The biggest contributor to female infertility in Australia is the age of the female. The number and quality of eggs in a woman’s ovary deteriorates rapidly after the age of 35 years. Sometimes a woman’s egg number or quality can reduce before this and 1% of women run out of eggs completely before the age of 40 years. After the age of 40 a woman’s chance of conceiving is half that which it was at age 30 and her risk of miscarriage is doubled. It is therefore very important that women aged between 35 and 40 seek fertility assistance and advice early.
Polycystic Ovarian Syndrome
One cause of infertility is infrequent or absent ovulation. This is most commonly due to PolyCystic Ovarian Syndrome (PCOS). Nine per cent of women have PCOS. Women who have PCOS often have increased facial or body hair, infrequent or absent periods. They may be lean or obese but PCOS is always worsened by weight gain or obesity. Another cause of absent or infrequent ovulation is elevation of the hormone Prolactin. Prolactin is produced by the pituitary gland (a pea sized gland located at the base of the brain) during breast-feeding. Prolactin can be increased by certain drugs and by benign tumours of the pituitary gland. High levels of Prolactin can be treated generally with medication. Sometimes a woman may not be ovulating because she has reduced numbers of eggs in the ovary. This is sometimes called reduced ovarian reserve or, when the eggs are almost absent, premature ovarian failure or premature menopause. The most common way women with absent eggs achieve a pregnancy is through the use of eggs donated by another woman.
Blocked Fallopian Tubes
Sometimes the fallopian tubes are blocked or injured. The fallopian tubes transport the egg to the uterus and it is in the fallopian tube that fertilisation of the egg by the sperm usually occurs. The tube is responsible for the nutrition and transport of the fertilised egg to the uterus where it implants. The tubes may occasionally be completely blocked and this usually follows on from infection or surgery. Infection can be sexually transmitted such as Gonorrhea or Chlamydia. Repeated episodes of infection are particularly likely to damage the tubes. Appendicitis can involve the fallopian tubes particularly if the appendix perforates or bursts. Sometimes the tubes are open but are scarred and as such do not convey the fertilised egg well. Sometimes a pregnancy can implant in the wall of the fallopian tube and this is called an ectopic or tubal pregnancy. Ectopic pregnancies can resolve spontaneously but sometimes can be life threatening to the woman and need surgery including removal of the fallopian tube. Sometimes if the tube is completely blocked it swells with fluid and is called a hydrosalpinx. Sometimes removal of the hydrosalpinx is recommended by doctors, but, as removal of a fallopian tube can affect the number of eggs - which ripen in the ovary during an IVF cycle, it is generally recommended that the woman consult with a qualified specialist in fertility before proceeding with removal of the fallopian tubes. The tubes can also be involved with Endometriosis.

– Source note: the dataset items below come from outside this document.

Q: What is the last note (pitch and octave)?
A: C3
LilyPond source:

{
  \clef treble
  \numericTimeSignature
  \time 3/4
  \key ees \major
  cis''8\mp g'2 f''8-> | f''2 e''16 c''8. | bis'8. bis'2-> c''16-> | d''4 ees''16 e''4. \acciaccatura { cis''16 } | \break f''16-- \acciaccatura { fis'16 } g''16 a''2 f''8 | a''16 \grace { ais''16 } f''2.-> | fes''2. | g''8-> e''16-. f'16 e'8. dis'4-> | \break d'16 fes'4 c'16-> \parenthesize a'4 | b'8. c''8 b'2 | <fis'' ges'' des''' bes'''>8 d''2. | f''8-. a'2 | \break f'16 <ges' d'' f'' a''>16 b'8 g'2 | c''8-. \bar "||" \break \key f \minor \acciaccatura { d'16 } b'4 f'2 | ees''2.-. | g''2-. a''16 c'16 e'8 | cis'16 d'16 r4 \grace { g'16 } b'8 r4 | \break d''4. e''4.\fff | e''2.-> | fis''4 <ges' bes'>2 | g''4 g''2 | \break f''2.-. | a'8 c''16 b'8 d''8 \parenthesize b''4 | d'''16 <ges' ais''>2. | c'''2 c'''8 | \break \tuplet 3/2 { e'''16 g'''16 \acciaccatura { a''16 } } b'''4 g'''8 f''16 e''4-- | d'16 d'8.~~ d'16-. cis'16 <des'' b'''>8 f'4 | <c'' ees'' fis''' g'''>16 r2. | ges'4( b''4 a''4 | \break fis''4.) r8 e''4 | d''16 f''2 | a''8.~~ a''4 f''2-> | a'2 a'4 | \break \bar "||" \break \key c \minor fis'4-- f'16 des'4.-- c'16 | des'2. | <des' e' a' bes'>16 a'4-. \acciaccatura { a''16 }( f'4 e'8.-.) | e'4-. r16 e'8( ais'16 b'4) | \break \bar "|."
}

Endometriosis is a complex disorder, which can occur without pain or infertility in healthy women but can also cause pelvic pain, often worsened at menstruation. The association with infertility is complex and treatment of endometriosis which is surgical needs to be carefully considered and is not necessarily recommended for all women. Endometriosis is the presence of the tissue, which normally lines the uterus – called the endometrium - in parts of the body other than the uterus. Endometriosis commonly occurs in the membrane, which lines the abdomen and pelvis, which is called the peritoneum. These deposits often respond to the hormonal changes of each menstrual cycle and become scarred by the body. It is uncertain how common Endometriosis is but it may occur in minor or mild forms in up to 25% of women. Severe Endometriosis is much less common. Sometimes Endometriosis causes painful intercourse and this can cause a reduction in the frequency of appropriately timed intercourse.
Abnormalities of the uterus can contribute to delay in conceiving. Some abnormalities include Fibroids, which are benign tumours of the muscle of the uterus. They occur in one in three women and do not necessarily always contribute to infertility. It is therefore important that the Fibroids are carefully evaluated and the pros and cons of treatment of the fibroids carefully discussed with the woman and her partner. Sometimes after miscarriage requiring curettage or a termination of pregnancy there is scarring of the lining of the uterus. This is rare and needs to be carefully evaluated. Rarely there can be a septum or shelf of extra tissue in the uterus, which contributes to early pregnancy loss and miscarriage. The cervix is the entry to the uterus from the vagina and sometimes a woman may have had surgery to the cervix for treatment of papilloma or wart virus infection. The loss of mucous glands of the cervix following this surgery may reduce natural fertility. Adenomyosis is a condition where the lining of the uterus grows into the muscle of the uterus and causes heavy periods. The role of Adenomyosis in infertility is uncertain and treatment is uncertain. The lining of the uterus may develop polyps, which can cause bleeding between periods. The contribution of polyps to infertility is uncertain but in general surgical removal is recommended.